Each document type had its own generator class (FinanceAgreementGenerator, OfferSummaryAgreementGenerator, and so on), each with a dedicated DTO, an HTML renderer, and a PDF renderer. The service layer wired it all together with a long if/elif chain that manually fetched borrowers, lenders, partners, and loan terms for every document type.

Adding a new lender meant copying a generator class, creating a new DTO, and adding another branch. Adding a new state meant touching the chain again. It served us well for a year and a half, but the cracks started to show as we bolted on more and more and the changes became multiplicative instead of additive.

There was no one thing that finally made us rebuild. It was a building tension across a few pain points that got harder to ignore.
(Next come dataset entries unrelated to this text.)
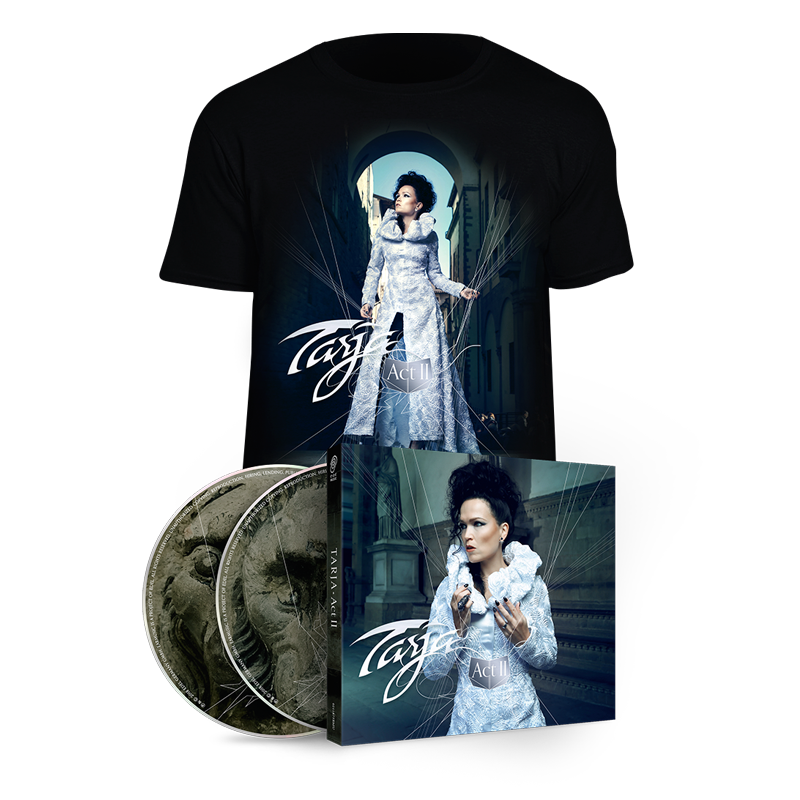 Buy Online Tarja - Act II 2CD Digipak + T-Shirt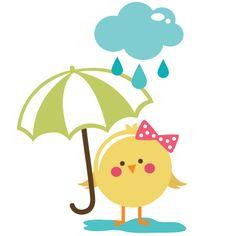 236x236 Happy Rainy Day Clip Art Cliparts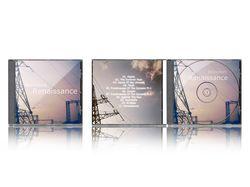 Обложка альбома «Renaissance»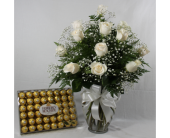 Long Lasting Promise With Chocolates in Houston TX, Ace Flowers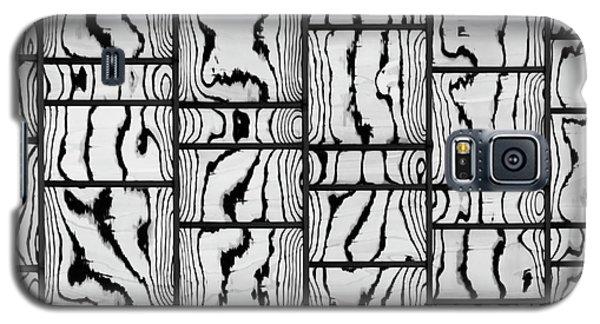 Abstritecture 18 Galaxy S5 Case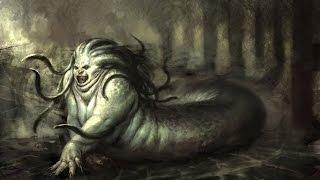 God of War 2 - Titan Mode #11, Euryale Boss Fight
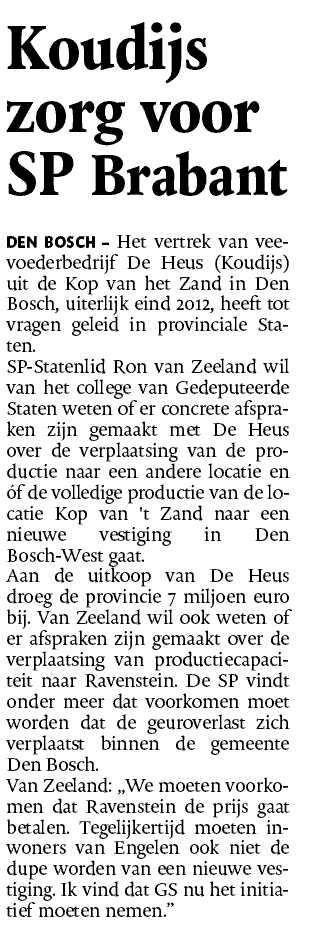 De Heus - Den Bosch - Brabant - Ron van Zeeland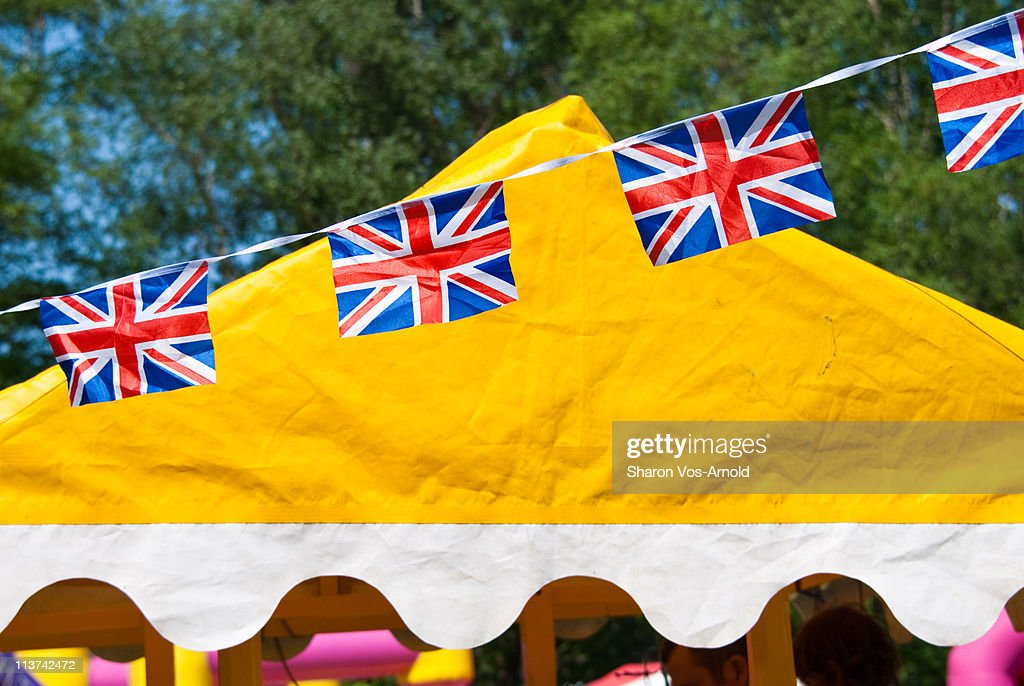 Union Jack flag bunting at fete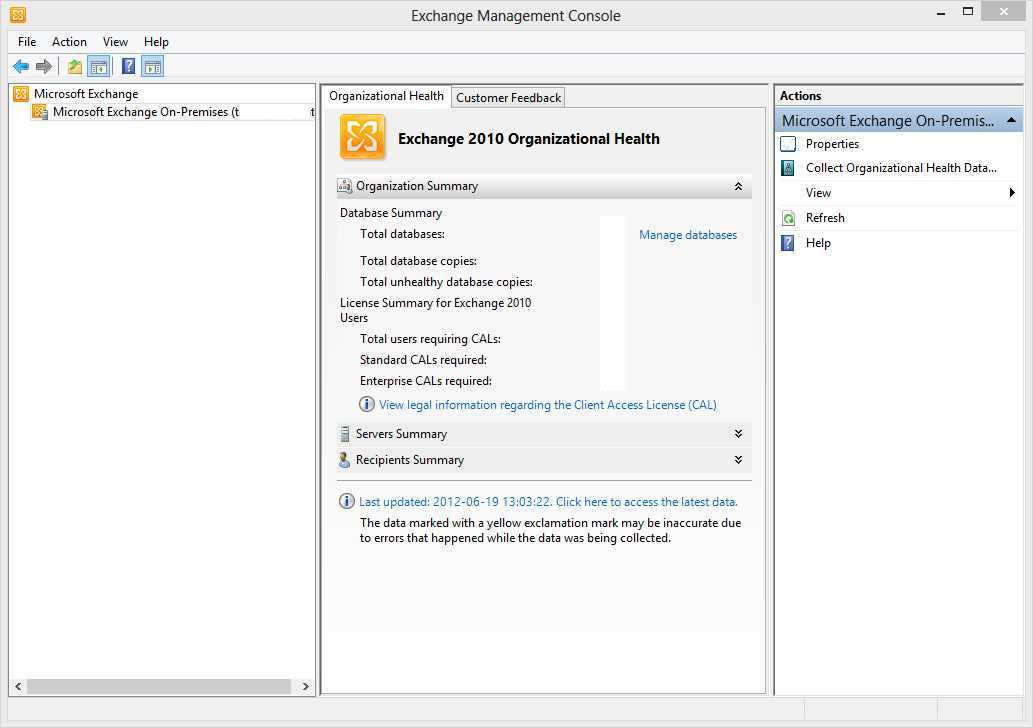 Exchange 2010 installing emc sp2 on windows 8 - Exchange management console ...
The biggest was version control. When legal changed a sentence in a document, we overwrote the template file. That meant we couldn't re-render a document that was signed under the previous version. For a compliance team that needs to pull up what a borrower actually signed six months ago, that's not great.

The second was regeneration. We didn't store the inputs that produced a document. There was even a comment in the code that said it plainly: "As we don't store html content in DB, we need to generate the html content every time." It wasn't wrong. It was just expensive, and fragile.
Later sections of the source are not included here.